I think I would have turned it off anyway.
The sheer ugliness of the rhetoric from the Republican side of the platform was just that unpleasant. While I cannot speak to the unease that must pervade the immigrant communities of this country, I do have standing to say something about the demonization of those who suffer from some form of mental illness.
The debate has inspired me to dust off a piece, written but not submitted some months ago. I do so out of a sound desire so speak for those with serious mental illness. For this population, I venture to claim a space in the public square.
According to Biospace, a website for science news, the total amount of money spent on antipsychotic medication in 2023 was slightly more than $18 billion. This is roughly equivalent to the total revenue of the online music streaming services and only slightly less than the revenue of the National Football League for the same period.

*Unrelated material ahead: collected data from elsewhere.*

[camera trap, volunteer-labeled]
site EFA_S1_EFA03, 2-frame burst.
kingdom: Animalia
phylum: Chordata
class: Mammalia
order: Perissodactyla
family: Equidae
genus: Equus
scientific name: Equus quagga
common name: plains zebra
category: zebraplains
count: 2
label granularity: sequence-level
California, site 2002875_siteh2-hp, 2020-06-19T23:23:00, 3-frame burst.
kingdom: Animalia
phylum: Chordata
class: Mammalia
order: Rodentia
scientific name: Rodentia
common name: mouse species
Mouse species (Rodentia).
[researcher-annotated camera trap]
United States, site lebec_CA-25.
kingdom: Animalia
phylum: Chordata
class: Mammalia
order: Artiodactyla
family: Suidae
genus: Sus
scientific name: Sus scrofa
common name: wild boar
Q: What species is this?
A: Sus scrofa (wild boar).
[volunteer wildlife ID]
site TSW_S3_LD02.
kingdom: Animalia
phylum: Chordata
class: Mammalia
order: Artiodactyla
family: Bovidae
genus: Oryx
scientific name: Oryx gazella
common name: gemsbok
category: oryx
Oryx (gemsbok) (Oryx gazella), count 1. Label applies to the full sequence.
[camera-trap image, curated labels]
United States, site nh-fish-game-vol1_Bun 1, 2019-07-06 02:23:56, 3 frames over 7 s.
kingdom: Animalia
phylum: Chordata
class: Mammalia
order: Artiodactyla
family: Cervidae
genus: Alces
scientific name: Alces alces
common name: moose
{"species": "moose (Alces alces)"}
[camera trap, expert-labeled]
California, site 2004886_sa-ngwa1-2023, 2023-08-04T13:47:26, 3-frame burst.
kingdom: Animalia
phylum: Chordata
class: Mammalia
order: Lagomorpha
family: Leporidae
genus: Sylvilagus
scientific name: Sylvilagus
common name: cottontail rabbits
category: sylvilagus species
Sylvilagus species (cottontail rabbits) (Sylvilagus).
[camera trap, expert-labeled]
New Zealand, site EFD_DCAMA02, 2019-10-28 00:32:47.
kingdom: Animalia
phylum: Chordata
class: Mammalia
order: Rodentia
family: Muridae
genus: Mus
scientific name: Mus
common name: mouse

While I concede the magnitude of this number may be more indicative of the cost of the medication than the number of individuals taking them — which amounts to the still sizeable number of four million adults, according to the National Institute of Health — the very breadth of this market is worthy of note. Psychotic illnesses and their treatment are a significant component of the American economy and of American life.
This white elephant in the room, it seems to me, continues to go by unreported.
Without question, these medications are expensive, available only with the assistance of health insurance. I can assert, however, they are effective.
On a very hot August day in 2002, I experienced my one and only psychotic episode. The event has not been repeated, thanks in no small measure to these lifesaving drugs. Since that fateful day, they have been a ready component of my medicine cabinet.
They have kept me safe.
Their purchase and intake are a normal part of my routine as much as eating and brushing my teeth, but they have done their job. I was told another episode might lie in my future. Day by day, it has not. Count me among the four million Americans indebted to the researchers and doctors who have made the medications available.
Since that dark day in 2002, my diagnosis had been amplified to include this psychotic dimension of the illness. But may I hasten to add I am also a proud holder of an undergraduate degree from Cornell University and two master’s degrees from the City University of New York. I am employed full time as a teacher of English to foreign students and have had a well reviewed novel published by a professional publishing house.
The more troublesome aspects of the illness are kept at bay by those very medications so many are so ready to throw under the bus. I refrain from looking far down the road, but from here it all appears promising.
I know psychiatric medication holds an inauspicious place in American society. Not all have had my positive experience. Still, these drugs are here, and here to stay. A dramatic growth in that market is predicted for the coming years. Perhaps looking at it with a more accepting eye might make it easier for a person in need to reach out for help.
How the Republican candidate for president might respond to cases such as mine, I don’t know. I do know I will vote to prevent him from having any greater say in the lives of people like me on Election Day.